**Exercise brief:** When you reach the line containing "kingdom: Animalia", start transcribing exactly and continue through the last line of the data, skipping every picture.

**Records supplied:**

»»

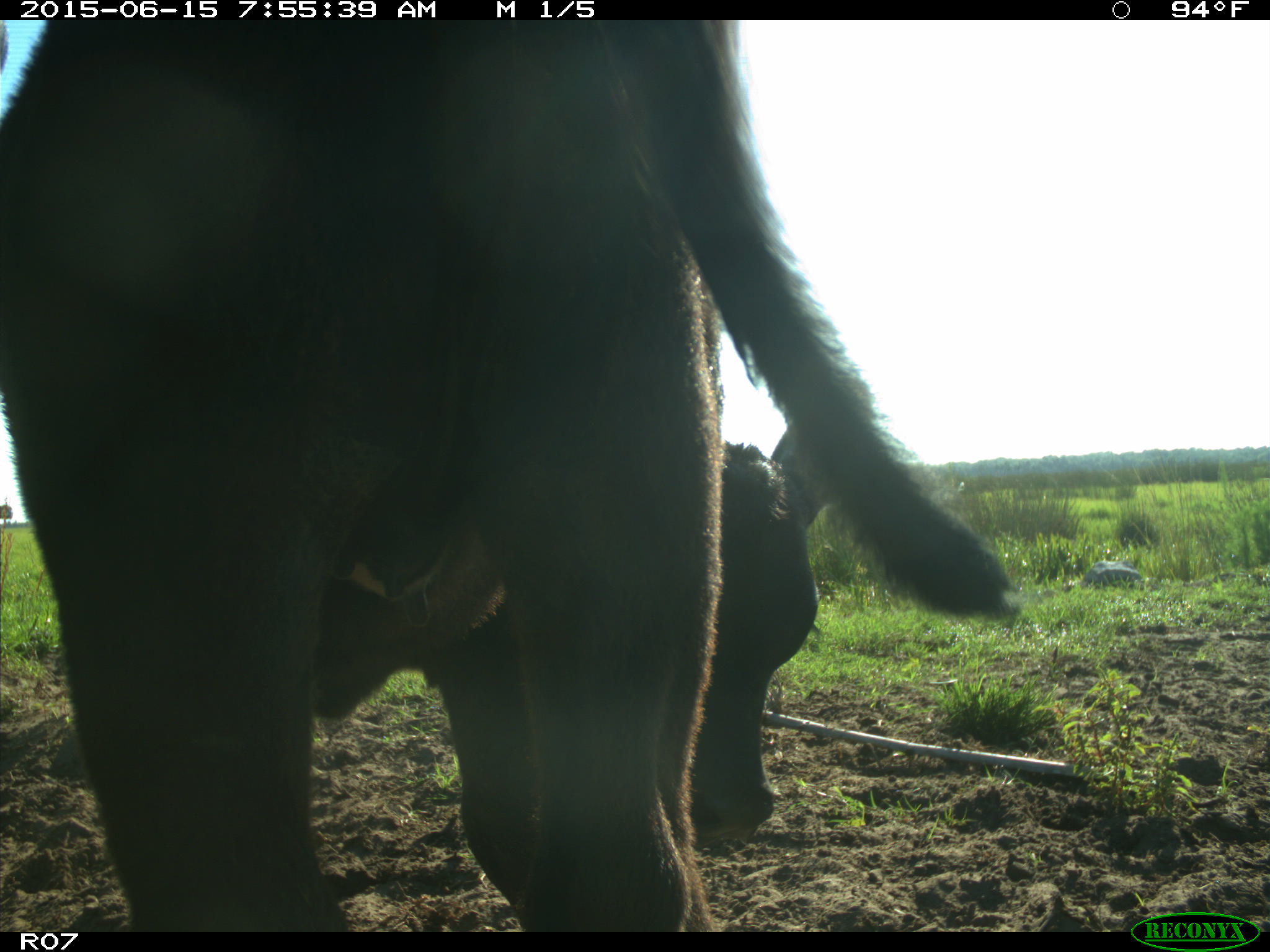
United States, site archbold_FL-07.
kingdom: Animalia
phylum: Chordata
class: Mammalia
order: Artiodactyla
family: Bovidae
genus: Bos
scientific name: Bos taurus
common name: domestic cow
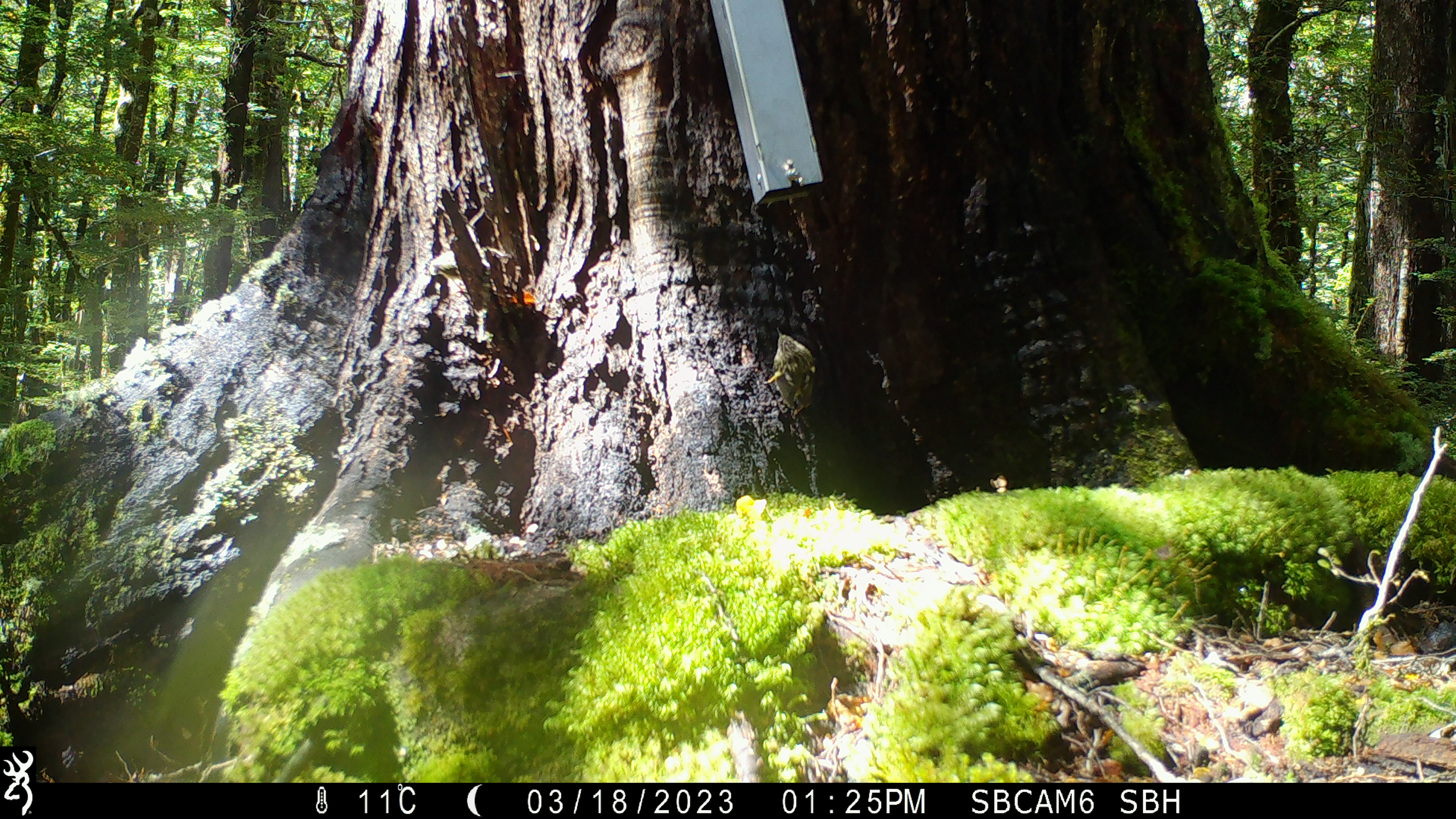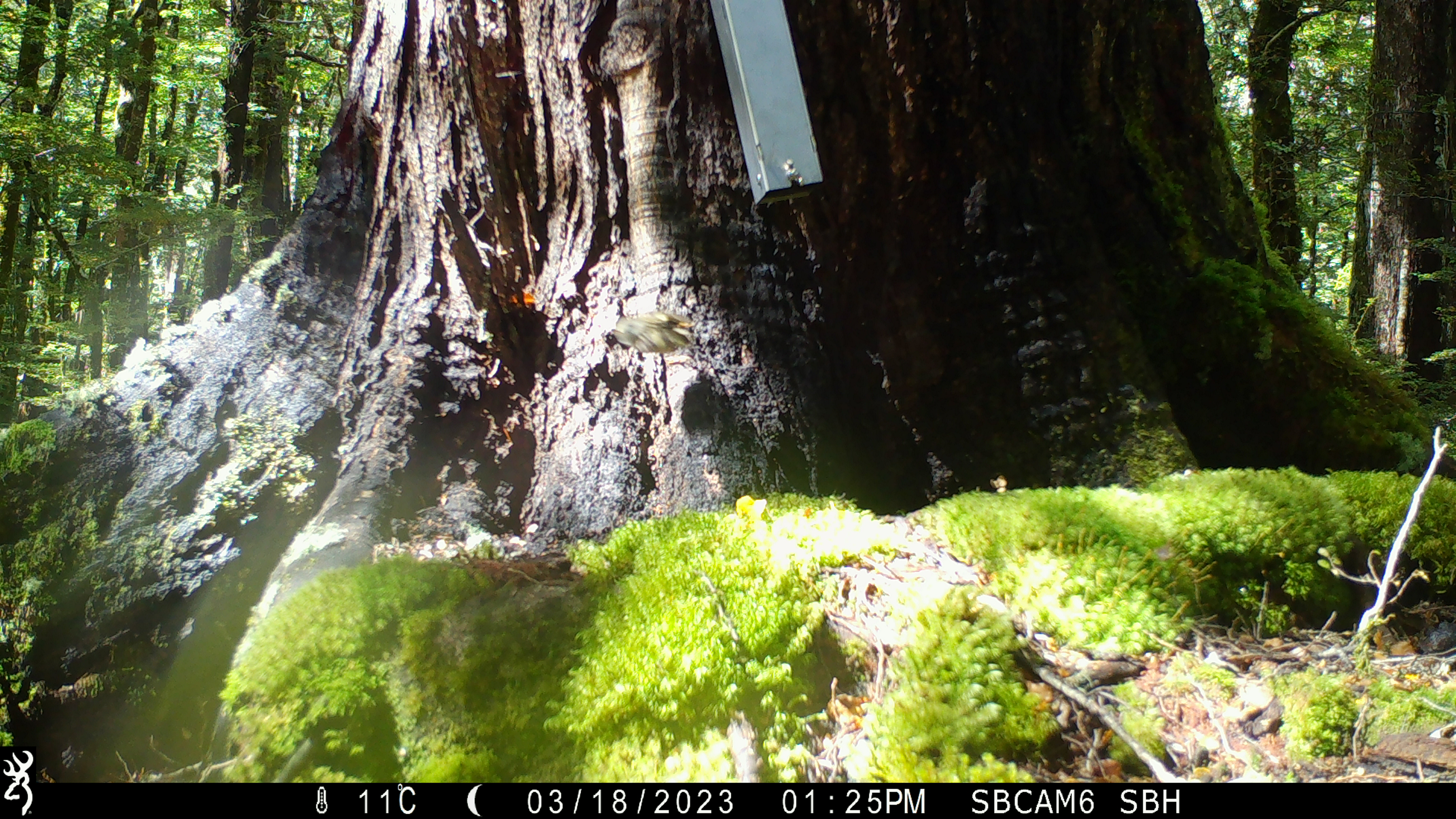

««

**Answer:**
kingdom: Animalia
phylum: Chordata
class: Mammalia
order: Artiodactyla
family: Bovidae
genus: Bos
scientific name: Bos taurus
common name: domestic cow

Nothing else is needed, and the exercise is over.